The fact of the matter is, we don’t listen to crackers (or the people who live next door to ’em, in case you’re wondering why I sound so aggrieved), and this is what rock ’n’ roll was invented to correct—invented, as it was, by white people from Mississippi and Louisiana and even Arkansas like Johnny Cash, Ronnie Hawkins, and Levon Helm, and by black people who were just that much more invisible...to the civilized.

I have no illusions, nor would I leave you with any. Sure, Black Oak Arkansas represent rock ’n’ roll at a very low level, but then again, that kind of makes them futuristic, since that level is pretty close to most of what passes for the top today, only with a sweeter temperament and more overt purpose. At the very least, Jim Dandy and his yeomen wanted to be heard telling tales by, about, and for the kind of people who need them. They also had the courage to hope that, in the process, they might change the world some. At the very least, they didn’t fall for the phony drug war, and they understood that while sex, drugs, and rock 'n’ roll make a lousy long-term political program, they are an aesthetic statement of vast power. In short, I think that preacher was right, and that’s what’s great about Black Oak and what was so great about rock 'n’ roll before it was taken over by tasteful makers of video advertisements and other marketing experts.
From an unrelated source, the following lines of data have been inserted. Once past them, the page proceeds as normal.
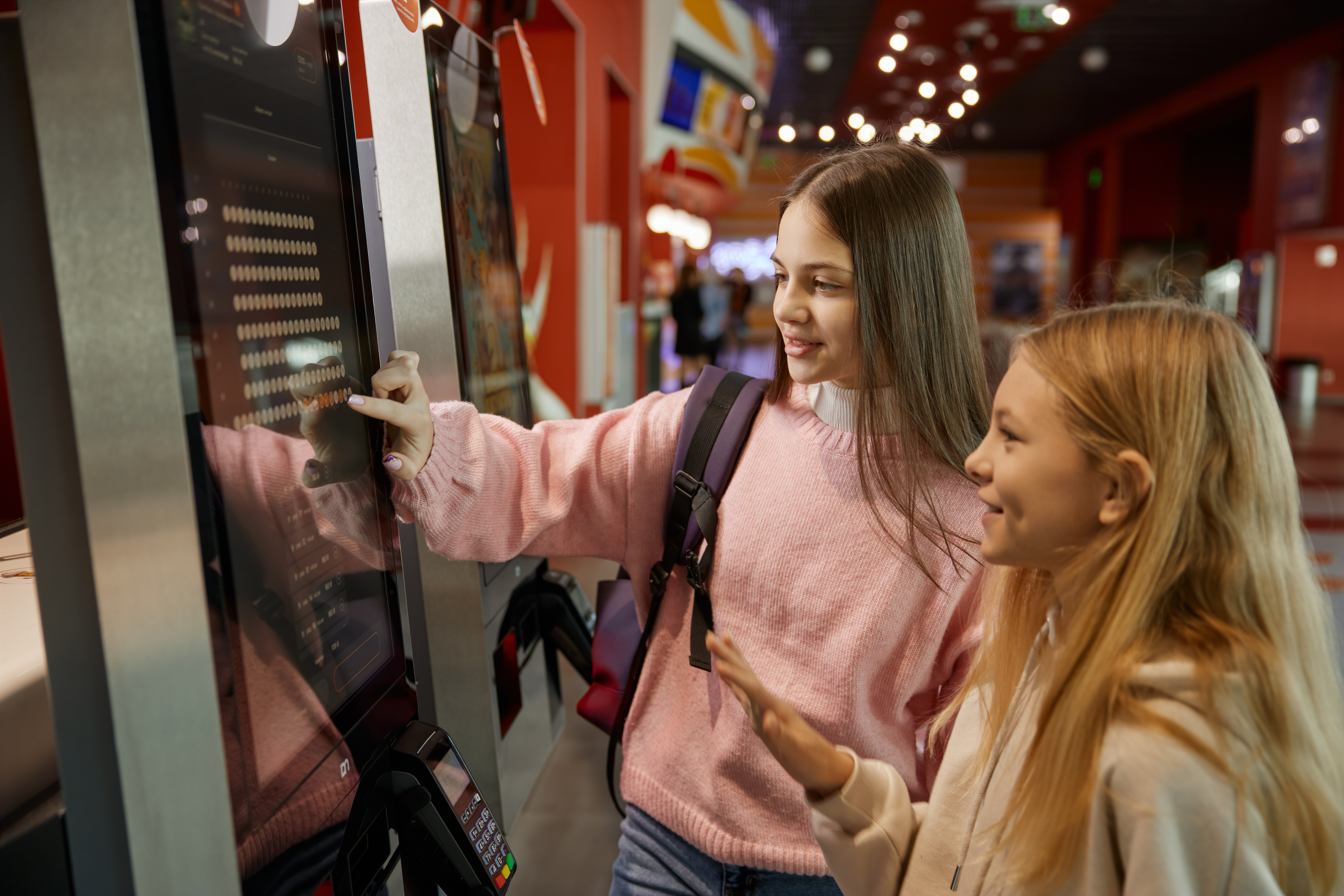 Reduce Tiempos de Espera con Kioskos de Autoservicio en Restaurantes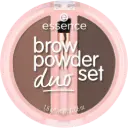 Essence Eyebrow Powder Duo Set 02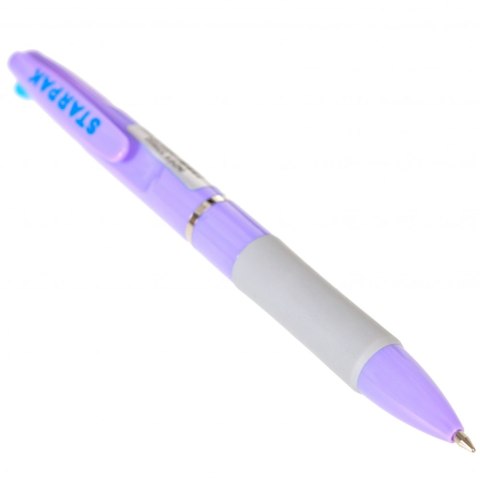 MULTICOLOR PEN WITH GRIP STARPAK 320852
So y’all should listen to this stuff sometime. It will convince you that, if you got right down to it, every cook and every cracker could run the world, with a little assistance from the neighbors, and run it just as well as the “civilized” (you know, middle-class folks from Little Rock). Along the way, it will endeavor to murder your pretensions and allow you to dance on their graves. Give it a try. You have nothing to lose but your chains of respectability.